How to index a certain number of words from each text?

How can only the first two words of each text be indexed ??

You can use a edge ngram token filter. See Edge n-gram token filter | Elasticsearch Guide [7.16] | Elastic

I want to index words and I do not want to index the first two words into small pieces. Although I still have access to the first two words, I do not need the rest of the indexes provided by ngram.

You probably need to create a custom analyser which discards everything after the two first works and then tokenizes e.g. based on whitespace.

Limit token count token filter will match the purpose.

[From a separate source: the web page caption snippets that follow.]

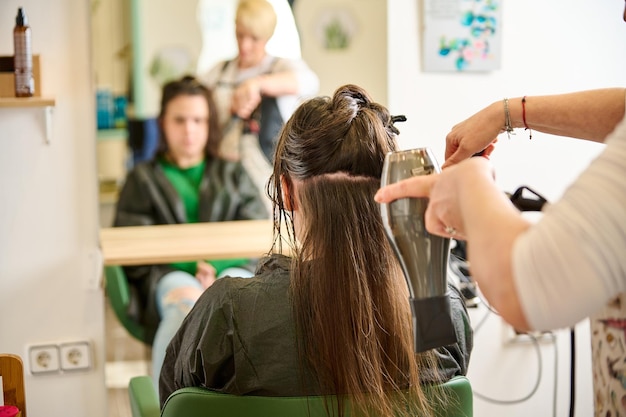 Friseur trocknet und stylt die Haare mit einem Haartrockner im Schönheitssalon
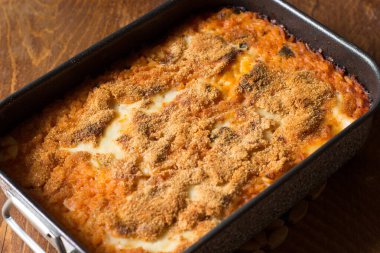 Ahşap zemin üzerinde pişirme kabında vejetaryen pilavı.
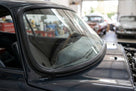 Windscreen seal fitted to the frame of a dark classic Jaguar E-Type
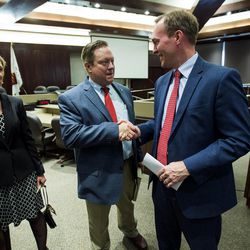 Draper Councilwoman Marsha Vawdrey, left, watches as Draper Mayor Troy K. Walker and Salt Lake County Mayor Ben McAdams shake hands after announcing Draper has volunteered two possible sites to locate a new homeless resource center. The announcement was made during a press conference at the Salt Lake County Government Center in Salt Lake City on Tuesday, March 28, 2017.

There are many built-in tokenizers and filters, it's worth see everything for once.

POST _analyze
{
  "tokenizer": "standard", 
  "filter":[
    {
      "type": "limit",
      "max_token_count": 2
    }
  ],
  "text": "aaa bbb ccc ddd"
}
{
  "tokens" : [
    {
      "token" : "aaa",
      "start_offset" : 0,
      "end_offset" : 3,
      "type" : "<ALPHANUM>",
      "position" : 0
    },
    {
      "token" : "bbb",
      "start_offset" : 4,
      "end_offset" : 7,
      "type" : "<ALPHANUM>",
      "position" : 1
    }
  ]
}
2 Likes

This filter indexes words from the beginning of the text
I said for example the first two words
But I may want to index only the third to fifth words

If it was an example, clear stating your requirement ("only the third to fifth words" is also an example?) would lead earlier solution without bothering those who answer here.

In case to filter tokens in any position, I suppose it is better to filter on the client side before indexing or create ingest pipeline with your own script.

1 Like

This topic was automatically closed 28 days after the last reply. New replies are no longer allowed.